• _Assigned task_: Transcribe verbatim the passage of the article on Brian Howes between "Howes went on" and "the Juno Awards.", inclusive.

• _Source document_:
Brian Howes, also known as Howes, is a Canadian songwriter and record producer.

Career
Howes played in a British Columbia band, Young Gun, and later fronted the group DDT which blended punk, ska, and rap. The band was signed to Metallica drummer Lars Ulrich's label The Music Company, through Elektra Records, in the late 1990s. DDT's Urban Observer album was supported by the first single "Walkabout".

With Brian Jennings, Axel G and Robin Diaz, Howes formed the alternative rock band Closure in 2002 in Vancouver and signed to TVT Records. They released a self-titled album in 2003 and their single, "Look Out Below", was included in the soundtrack of the 2003 film Darkness Falls. The group was dropped by the label and disbanded in 2006.

Howes went on to become a producer. He produced, engineered and co-wrote Hinder's debut album, Extreme Behavior. He also produced and helped write Skillet's 2006 album, Comatose.  In 2007 he was named Producer of the Year at the Juno Awards.

• _Record excerpts_:
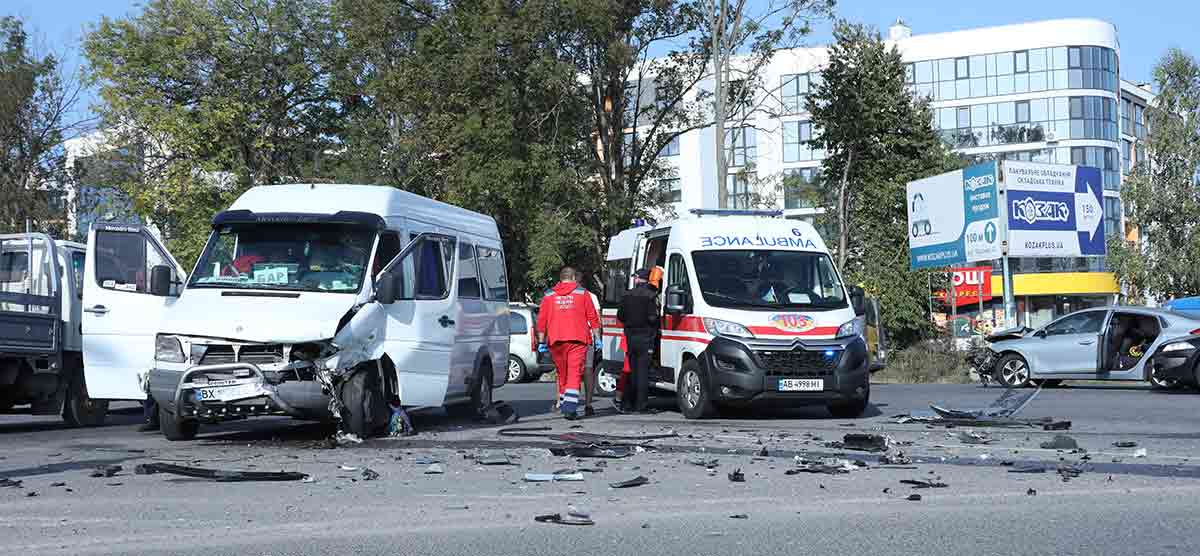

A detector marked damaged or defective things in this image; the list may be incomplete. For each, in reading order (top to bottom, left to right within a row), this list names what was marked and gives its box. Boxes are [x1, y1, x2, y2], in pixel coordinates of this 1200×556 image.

cracked windshield [188, 222, 372, 294]
damaged white minivan [82, 185, 508, 440]
shattered debris [134, 464, 310, 482]
shattered debris [1040, 434, 1080, 452]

• _Response box_:
Howes went on to become a producer. He produced, engineered and co-wrote Hinder's debut album, Extreme Behavior. He also produced and helped write Skillet's 2006 album, Comatose.  In 2007 he was named Producer of the Year at the Juno Awards.